Born in Sweden in 1921, Berg came to New York alone as a teenager, leaving as she describes it the “constriction” she felt in Sweden. It is clear from her smile, as she warmly reflects, how much she loves New York and the freedom it allowed her in following her artistic path. It wasn’t until her thirties that Berg became fully focused on producing Fine Art. Married twice and with two sons, it was in her home in Riverdale that she first began to paint; on a bridge table in her bedroom. As one son moved out she would claim his room as a studio and it soon became clear she would need more space. With the encouragement of her stepdaughter she started seeking a studio in New York City and the one she found is the one she remains in to this day.
In her home and studio you can gain a serious overview of her work throughout the years. The work of Berg consists of three main bodies, assemblages (made from found objects), paintings and collages. Most are minimalist, but there are other works created in a more geometric abstraction. She speaks of her influences from the Bauhaus, mostly it would seem, in terms their “revolutionary and unconventional” approach, and adds, more pragmatically, that her influence derives from the “home furnishings not furniture or fine art, forks and knives and things like that… I was open to it – nothing stopped me.”
The show of her work that opens on the 6th September: Black and White 1976 – 1981: Redux 2012 focuses on a moment when there is a departure from her normal striking use of colour.

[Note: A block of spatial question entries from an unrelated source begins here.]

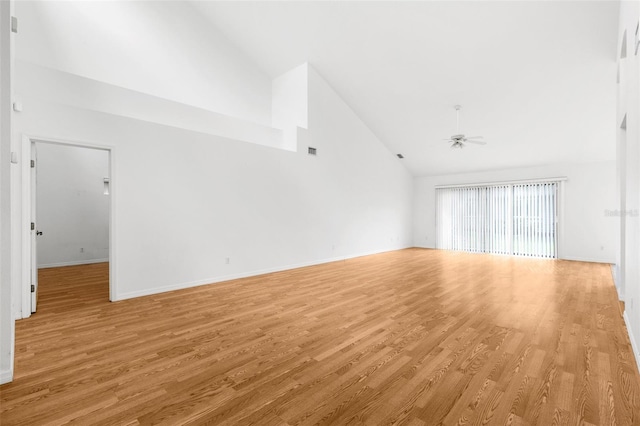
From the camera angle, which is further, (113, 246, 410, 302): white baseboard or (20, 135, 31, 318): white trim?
(113, 246, 410, 302): white baseboard

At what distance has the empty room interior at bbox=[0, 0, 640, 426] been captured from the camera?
2.01 metres

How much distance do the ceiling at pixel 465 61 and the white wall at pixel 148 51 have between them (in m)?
0.58

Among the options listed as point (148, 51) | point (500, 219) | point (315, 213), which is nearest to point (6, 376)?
point (315, 213)

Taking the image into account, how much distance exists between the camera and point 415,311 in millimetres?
3537

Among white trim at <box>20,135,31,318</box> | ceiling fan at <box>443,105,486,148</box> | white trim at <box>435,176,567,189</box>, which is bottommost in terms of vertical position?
white trim at <box>20,135,31,318</box>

Her choice of black and white, at this time, is perhaps not surprising in that her use of colour is typically very bold and direct including series’ of monochromatic panels. The show at Hionas Gallery, New York, NY, provides a rare opportunity to see these earlier pieces, concentrated on black and white.
In her current show which is a selection of work from her previous exhibition of 1986, at the American Swedish museum in Philadelphia, she uses circles in space, not so much to create an image that might be thought minimalist in the nihilistic sense of being stripped of emotion to the bare bones, but rather, still full of energy and deep reflection. In the original exhibit (now in her studio) her piece “Big Bang” in title and in composition is a perfect reflection of this. She speaks of the redux with excitement: “interesting,” she says, “when it’s up to see how one reacts when it has been so long ago,” poignantly, in fact, as this group of works marked her departure, at the time, from these compositions of spheres ending with the aptly titled “Big Bang.” Fascinatingly she would return to this theme 7 years later but with the injection of powerful colour very much changing the mood, which she explains by saying “the theme needed to be explored again.” In this show we can appreciate the cool, calm and collected precision of this excursion into pure black and white.